1978 Morgan Plus 8 'Lightweight' Roadster
Result: PASSED IN
The Morgan Motor Company is among the oldest independent automobile companies in existence with their turn of the century factory in Malvern Link, Worcestershire, England, producing classic sports cars today just as it has for over 100 years. Introduced in 1968 and remaining in production until 2004, the Morgan Plus 8 remains one of the most exciting of all Morgans, and is credited with giving the brand a performance credibility that quite possibly saved the company from bankruptcy. The Plus 8 was originally based on the chassis design of the long running Morgan Plus 4 Roadster. The alloy blocked 3.5 litre Rover V8 was squeezed under the bonnet and over time the chassis was refined along with the bodywork so as to contain the extra power and the larger rubber required. Initially the Rover motor was saddled with the ubiquitous 4-speed manual 'Moss' gearbox, but in 1972 the switch to a Rover-derived 4-speed improved shift quality.

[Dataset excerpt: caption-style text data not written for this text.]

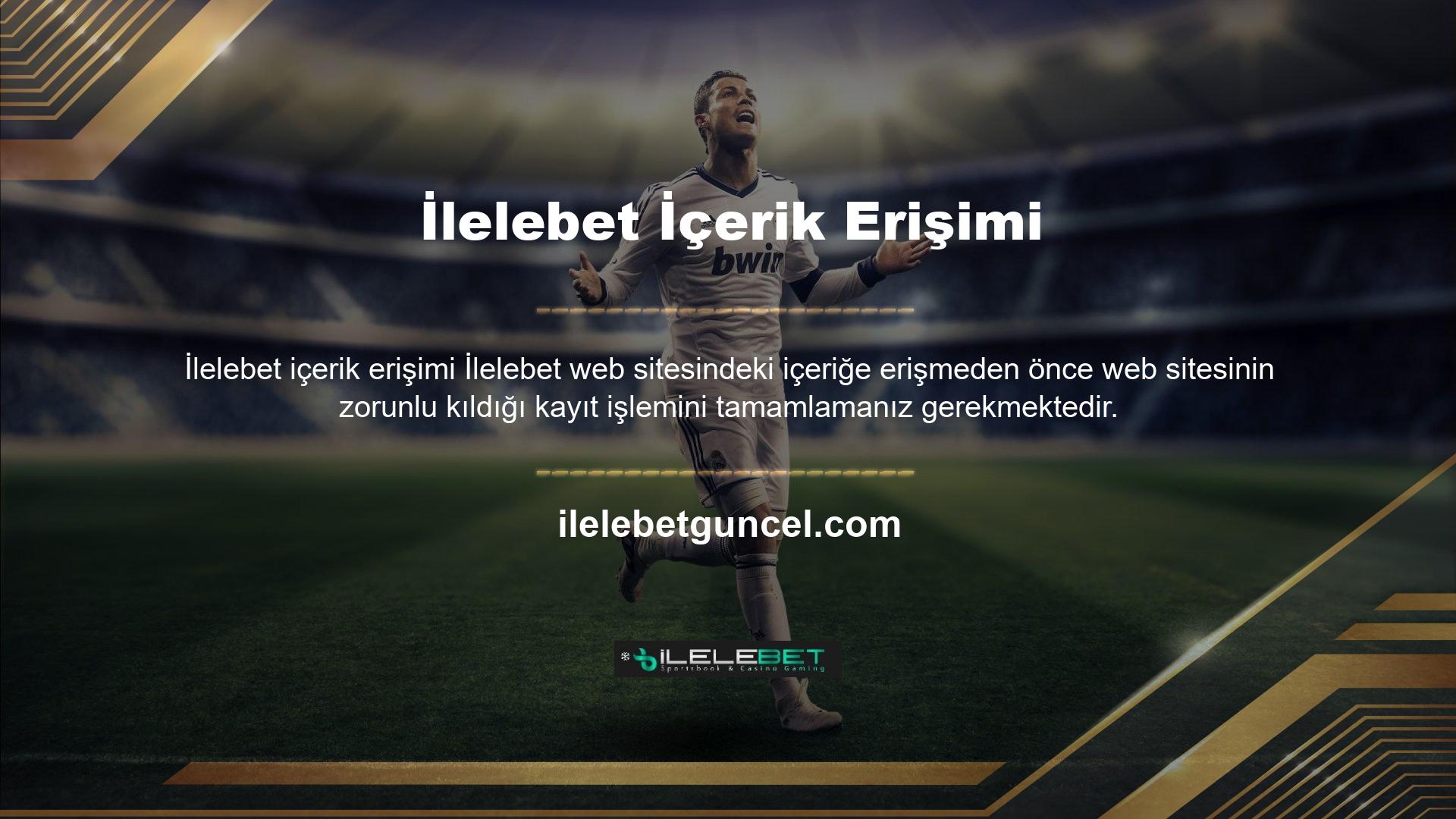 İlelebet web sitesinde siyah, beyaz, gri ve mavi temalar bulunmaktadır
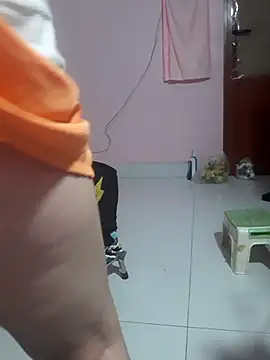 JerryJen11 webcam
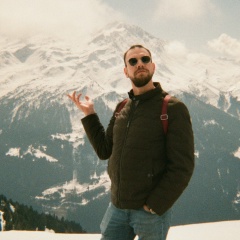 Andrei Dmitrenko, 27.03.1994, Zürich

A five-speed became optional in 1977. The early Plus 8s came with two SU HS6 carburettors and a compression ratio of 10.5:1 to produce around 160bhp. In 1973 power dropped to 151bhp after a compression drop to 9.25:1, thanks to tightening emissions laws but the 1976 introduction of the enhanced Rover SD1 block saw this climb to 9.35:1 with power at 155bhp. All provide breathtaking performance thanks to a combination of lightweight construction and torquey motor. Good examples are worth strong money today, especially amongst fans of open-air British motoring.